Abstract

Little data are available regarding prognostic implications of invasive exercise testing in heart failure with preserved ejection fraction (HFpEF). The present study aimed to investigate whether rest and exercise central haemodynamic abnormalities are associated with adverse clinical outcomes in patients with dyspnea. Patients with exertional dyspnoea and ejection fraction ≥50% (n=764) underwent invasive exercise testing and follow-up for heart failure hospitalization or death. There were 117 patients with events over a median follow-up of 2.7 (interquartile range 0.5-4.6)years. Among patients with normal resting pulmonary artery wedge pressure (PAWP) (<15 mmHg, n=380 [50%]), increased exercise PAWP (≥25 mmHg) was present in 187 (24% of cohort) and was associated with 2.4-fold higher risk of events compared to those with normal exercise PAWP (<25 mmHg, n=193 [25%]) (hazard ratio [HR] 2.44; 95% confidence interval [CI] 1.11-5.36; p=0.03), while patients with elevated resting PAWP (≥15 mmHg, n=384 [50%]) displayed even higher risk compared to HFpEF with normal resting PAWP (HR 2.24; 95% CI 1.38-3.65; p=0.001).
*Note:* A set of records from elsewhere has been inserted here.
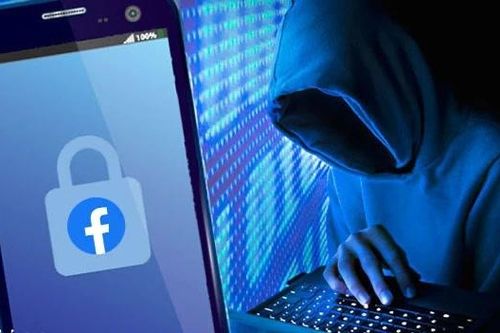 Cảnh báo chiêu trò mới cực tinh vi: Gửi mail lừa đảo để hack Facebook người dùng
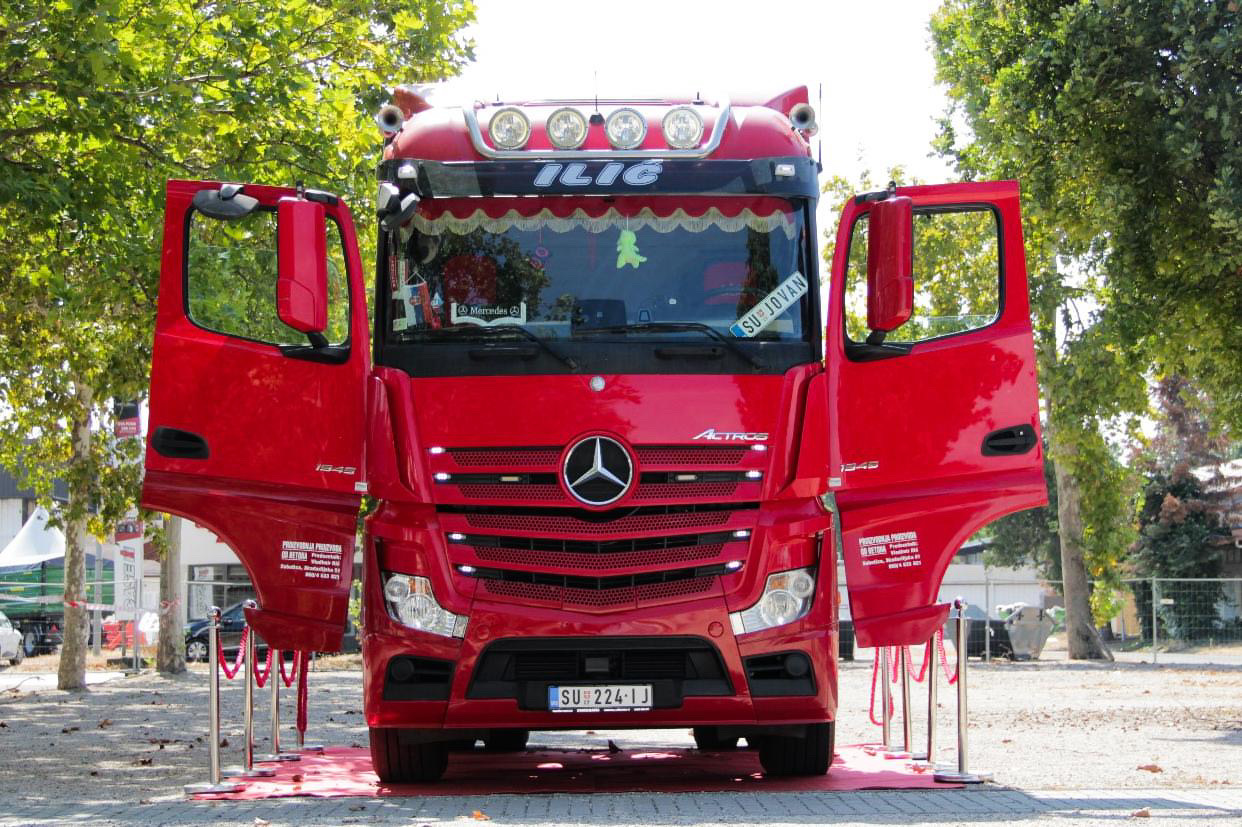 You are currently viewing Jovan Ilić – Proizvodnja proizvoda od betona Vladimir Ilić – Mercedes Benz Actros mp4 1945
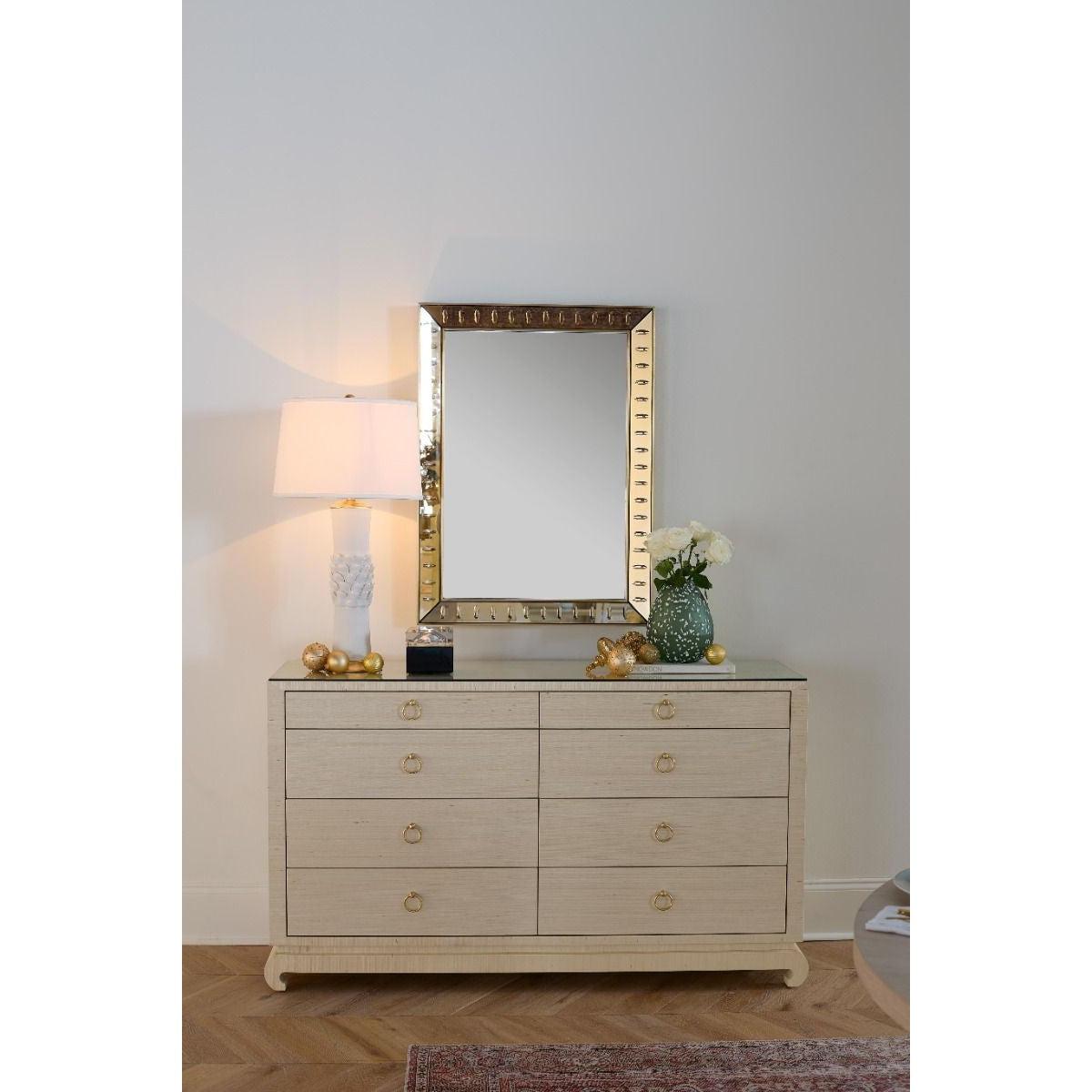 Villa & House Reese Mirror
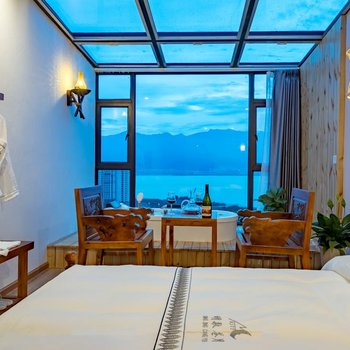 大理明敬苍月休闲海景民宿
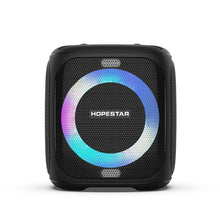 Load image into Gallery viewer, HOPESTAR Party100 Bluetooth 5.0 Portable Waterproof Wireless Bluetooth Speaker with Mobile Charging Function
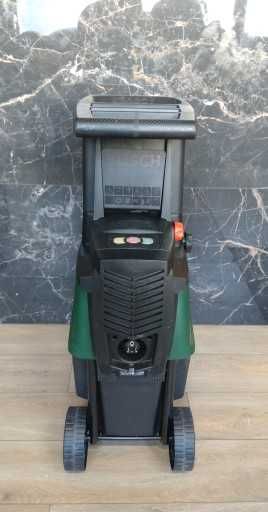 Rozdrabniacz RĘBAK DO GAŁĘZI 2500W 230kgh AXT 25  BOSCH-Powystaw-Wysył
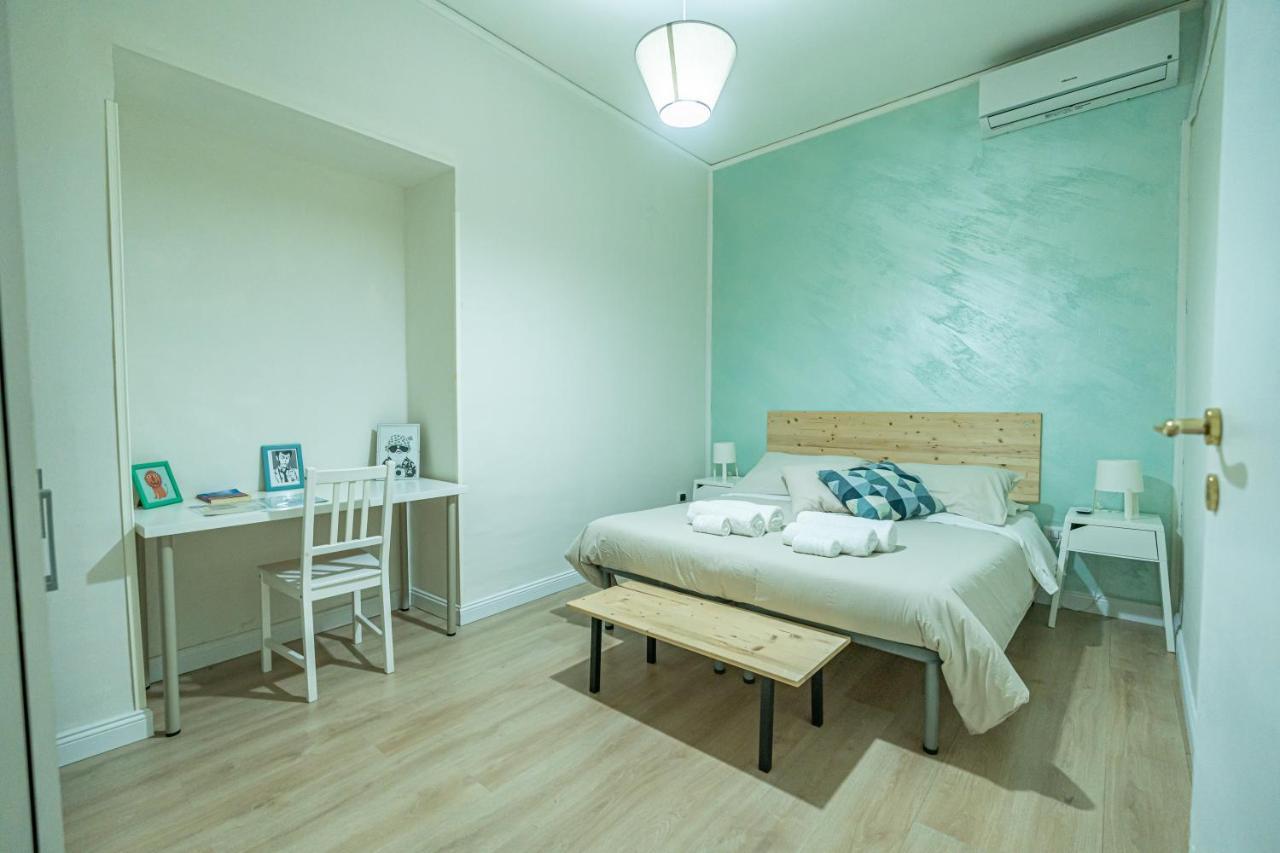 Casa Vacanze Decumano 18 Neapol Exteriér fotografie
Similar findings were observed for rest/exercise right atrial pressure, and rest/exercise pulmonary artery pressures. Higher peak oxygen consumption was associated with decreased risk of events, and this relationship was solely explained by exercise cardiac output. In a multivariable-adjusted Cox model, each 1 standard deviation (SD) increase in exercise PAWP was associated with a 41% greater hazard of events (HR 1.41; 95% CI 1.13-1.76; p=0.002), while each 1 SD decrease in exercise cardiac output was associated with a 37% increased risk (HR 0.63; 95% CI 0.47-0.83; p=0.001). Haemodynamic abnormalities currently used for diagnosis of HFpEF are associated with increased risk for adverse events. Treatments that reduce central pressures while improving cardiac output reserve may offer greatest benefit to improve outcomes in HFpEF.